According to the central government performance report on the MGNREGA, of the 250,472 panchayats across the country, around 40,000 did not provide any job to any worker.
These 40,000 panchayats are mostly in Chhattisgarh, Gujarat, Haryana, Maharashtra, Punjab, Uttarakhand and Uttar Pradesh.
As per the facts available with the union rural development ministry, which operates the scheme, the average days of employment provided per household in 2014-15 were only 40.17, significantly lower than in 2013-14 when the figure was 46.
Last year was the scheme's worst performance - 40.07 days - and 2009-10 was the best performance year - 54 days - in the 10 years since the scheme was introduced.
The average days of employment provided per household has, although always low, remained above the 40-mark. The figure was 43, 42, 48, 54, 47, 43, 46 in 2006-07, 2007-08, 2008-09, 2009-10, 2010-11, 2011-12 and 2012-13 respectively.
Of the total jobs created across the country, 47.46 percent males and 52.54 percent females worked under the scheme.
Various political parties, including the Communist Party of India-Marxist, has been demanding that the persondays be increased from 100 to 150 in a year.
The Tripura minister said the central government, at a very short notice from April 1, introduced the Public Financial Management System (PFMS) for the monetary chain - from the central and state governments allocating funds for payment to labourers - revoking the previous e-FMS (Electronic Fund Management System).
"Though both the systems are transparent, hassle- and error-free and paperless besides eliminating administrative delays, we support the new system too. The PFMS was introduced with less than a week's notice, creating problems in some blocks to disburse the wage payments to the workers," Jamatia said.
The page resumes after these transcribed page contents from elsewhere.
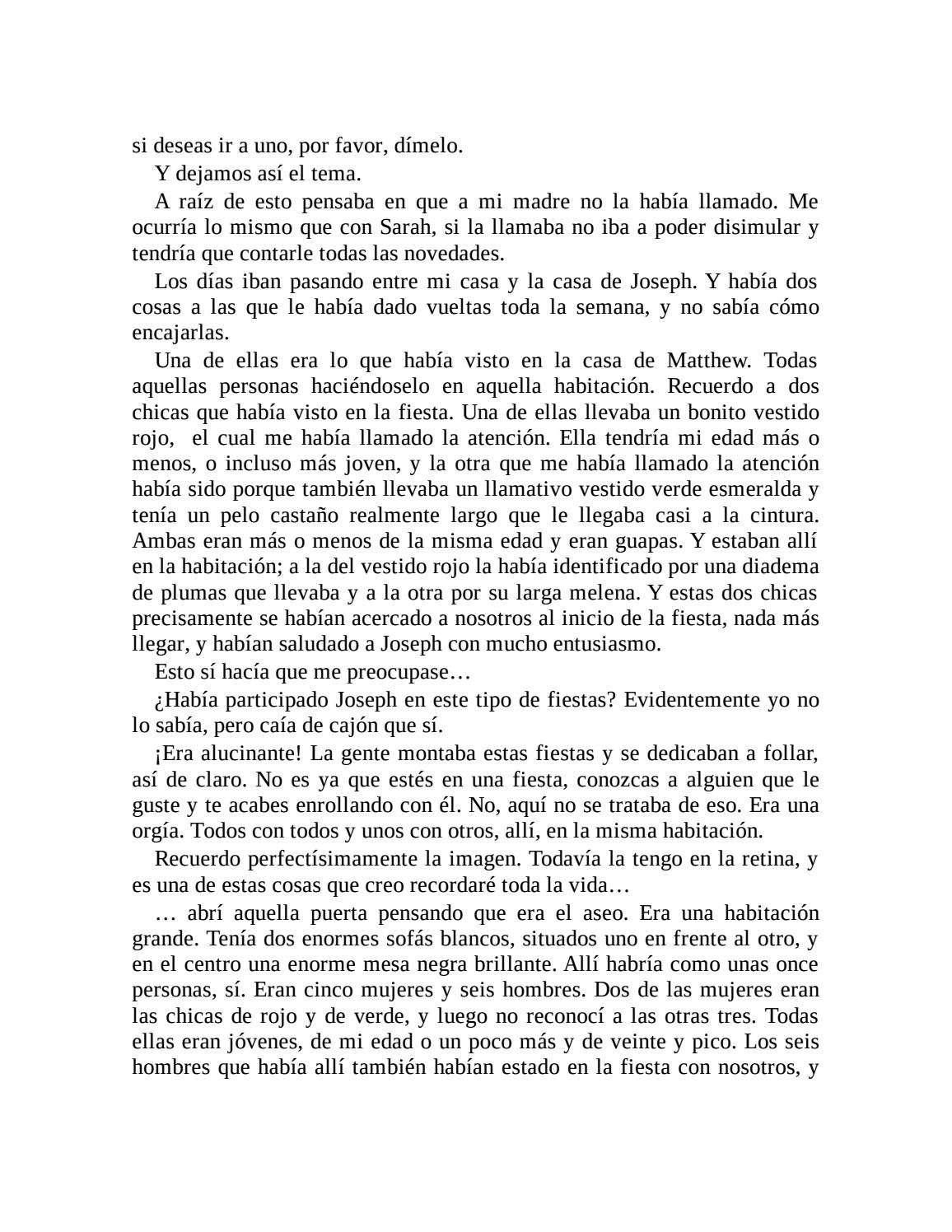 si deseas ir a uno, por favor, dímelo.

Y dejamos así el tema.

A raíz de esto pensaba en que a mi madre no la había llamado. Me ocurría lo mismo que con Sarah, si la llamaba no iba a poder disimular y tendría que contarle todas las novedades.

Los días iban pasando entre mi casa y la casa de Joseph. Y había dos cosas a las que le había dado vueltas toda la semana, y no sabía cómo encajarlas.

Una de ellas era lo que había visto en la casa de Matthew. Todas aquellas personas haciéndoselo en aquella habitación. Recuerdo a dos chicas que había visto en la fiesta. Una de ellas llevaba un bonito vestido rojo, el cual me había llamado la atención. Ella tendría mi edad más o menos, o incluso más joven, y la otra que me había llamado la atención había sido porque también llevaba un llamativo vestido verde esmeralda y tenía un pelo castaño realmente largo que le llegaba casi a la cintura. Ambas eran más o menos de la misma edad y eran guapas. Y estaban allí en la habitación; a la del vestido rojo la había identificado por una diadema de plumas que llevaba y a la otra por su larga melena. Y estas dos chicas precisamente se habían acercado a nosotros al inicio de la fiesta, nada más llegar, y habían saludado a Joseph con mucho entusiasmo.

Esto sí hacía que me preocupase…

¿Había participado Joseph en este tipo de fiestas? Evidentemente yo no lo sabía, pero caía de cajón que sí.

¡Era alucinante! La gente montaba estas fiestas y se dedicaban a follar, así de claro. No es ya que estés en una fiesta, conozcas a alguien que le guste y te acabes enrollando con él. No, aquí no se trataba de eso. Era una orgía. Todos con todos y unos con otros, allí, en la misma habitación.

Recuerdo perfectísimamente la imagen. Todavía la tengo en la retina, y es una de estas cosas que creo recordaré toda la vida…

… abrí aquella puerta pensando que era el aseo. Era una habitación grande. Tenía dos enormes sofás blancos, situados uno en frente al otro, y en el centro una enorme mesa negra brillante. Allí habría como unas once personas, sí. Eran cinco mujeres y seis hombres. Dos de las mujeres eran las chicas de rojo y de verde, y luego no reconocí a las otras tres. Todas ellas eran jóvenes, de mi edad o un poco más y de veinte y pico. Los seis hombres que había allí también habían estado en la fiesta con nosotros, y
Tripura is providing wages to the MGNREGA workers at their doorstep through business correspondents engaged by various nationalised and regional rural banks, he said.
Tripura rural development department joint secretary T.K. Debnath said that besides providing rural jobs, the MGNREGA has created rural assets that include ponds, irrigation facilities, household latrines, drinking water sources, rural road connectivity, livestock promotion, pisciculture, watershed management and afforestation - thus securing livelihood activities.
"The officials of the central government, during their visits to Odisha to review the performance of MGNREGA, highly appreciated the achievements of the scheme in this state," Debnath told IANS.